At this point, I’m losing the weight. I’ve learned to fall in love with fitness, that won’t change or stop. I love lifting weights and I love running, two things that I will structure my future goals around. What they are at this point I don’t completely know. I do know that my goals since I weighed 315 pounds has always been and continues to be to run a 5K, so at this point I am training to run a 5K, hopefully by my 42 birthday in November 2016 and how will I celebrate when I’ve accomplished that massive victory? Well I’ve already asked Jeff and he’s agreed……
I’m going to buy myself a new……wait for it
Wait for it
Here are the things I’m obsessed with besides food, which is becoming less and less of an obsession.
Bags (not just purses but all forms of bags)

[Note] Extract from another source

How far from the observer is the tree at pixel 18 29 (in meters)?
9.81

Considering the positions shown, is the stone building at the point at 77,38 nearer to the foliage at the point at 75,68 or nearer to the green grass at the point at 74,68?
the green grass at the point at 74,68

These four items just make me happy in life and if a store has them I cannot be trusted or left alone in said store, this is the Gospel truth ask my husband.
What’s my point here?
It’s time for me to start seeing this weight loss journey as a lifelong process that has NO finish line. Sure the magical number will be achieved BUT it will be celebrated in my life with something from the above list: bag, pen, shoes, hat, NOT food. I have said it before and I will continue to sing it from the mountaintops, the battle for health and weight loss, for me anyway, has always been a war waged against my mind. So today I tell you that this battle has begun with a little more knowledge and I’m asking if you are reading this that you would cover me in prayer because this is not an easy battle to fight, but with God all things are possible and every. Single. Day. He proves to me how much He is on my side fighting for me!!